# Dataset entries
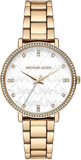 Buy Shop Michael Kors Pyper Three Hand White Dial Gold Steel Strap Watch For Women - MK4666 USA Online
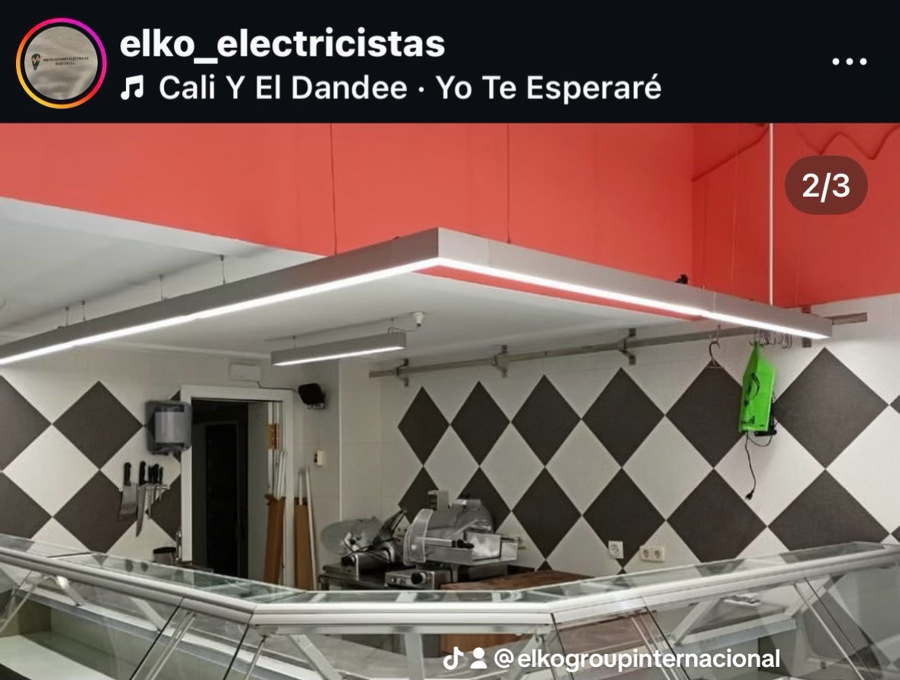Iluminación carnicería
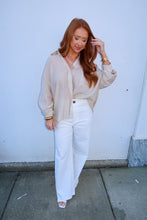 Load image into Gallery viewer, Mia Stripe Collared Button Down Top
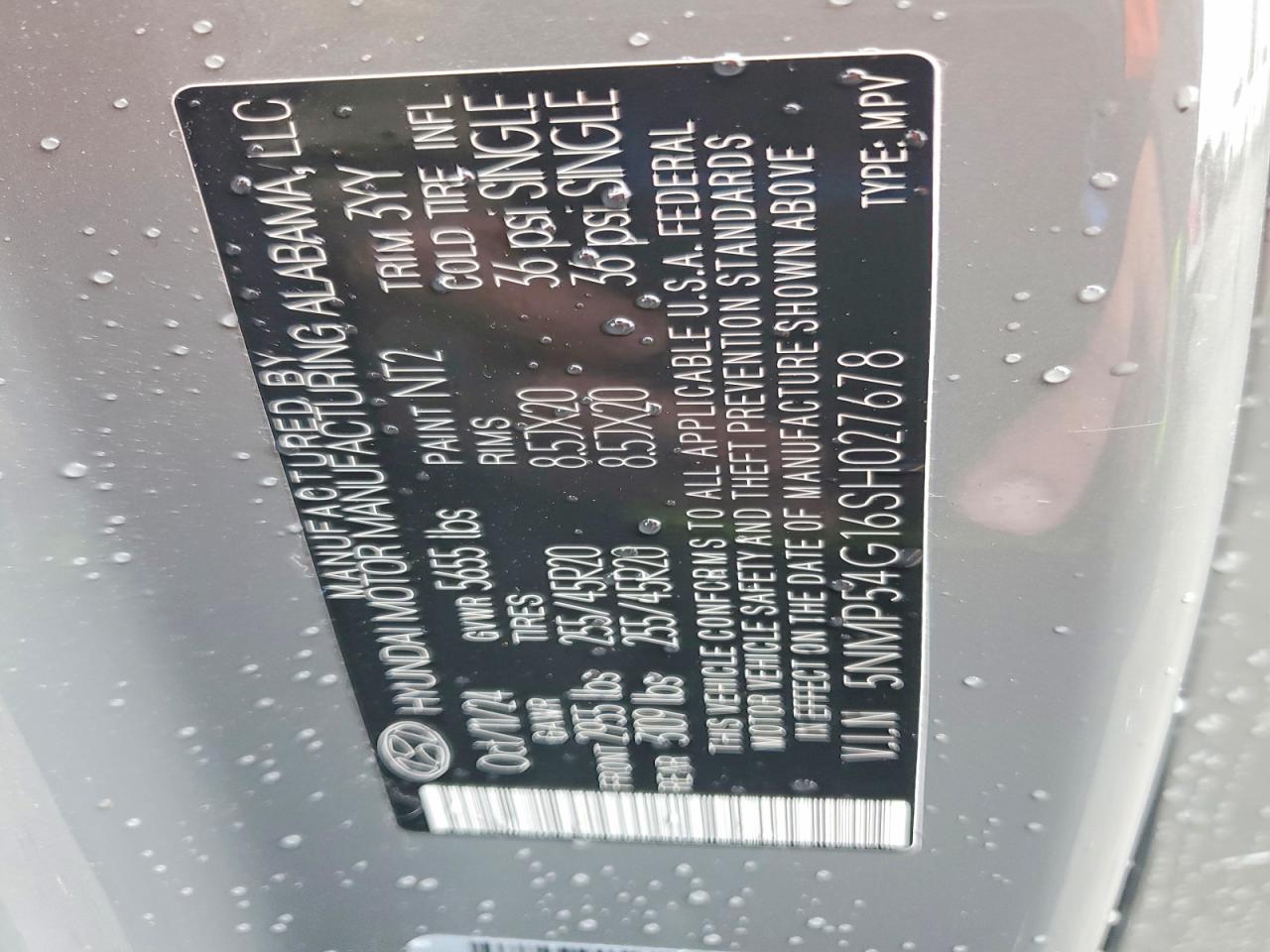 2025 HYUNDAI SANTA FE CALLIGRAPHY photo 12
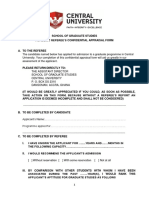 GS Academic Referee Form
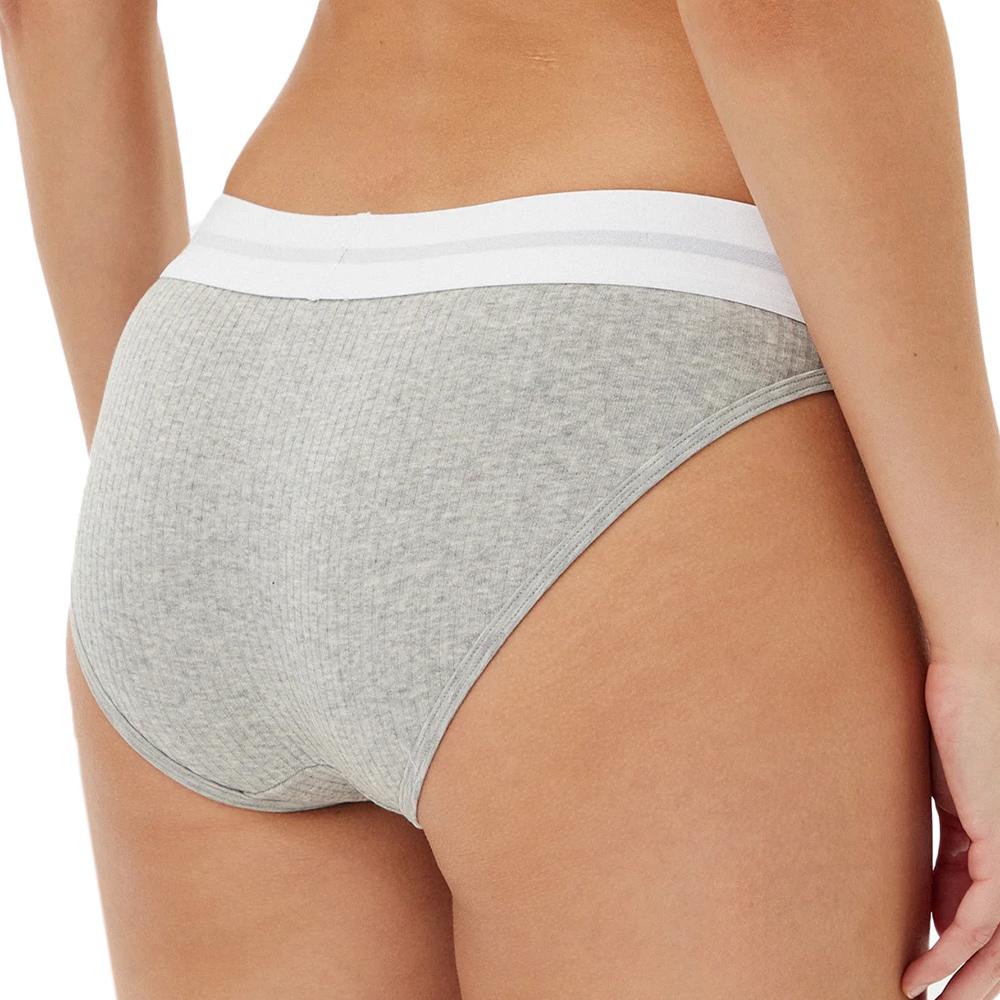 Culotte Grise Femme Calvin Klein Jeans Bikini vue 2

# Exercise objective
Leave out every picture and copy, exactly as written, the lines from the one with "2025 HYUNDAI SANTA FE CALLIGRAPHY photo 12" through the end of the records above.

# Solution
 2025 HYUNDAI SANTA FE CALLIGRAPHY photo 12
 GS Academic Referee Form
 Culotte Grise Femme Calvin Klein Jeans Bikini vue 2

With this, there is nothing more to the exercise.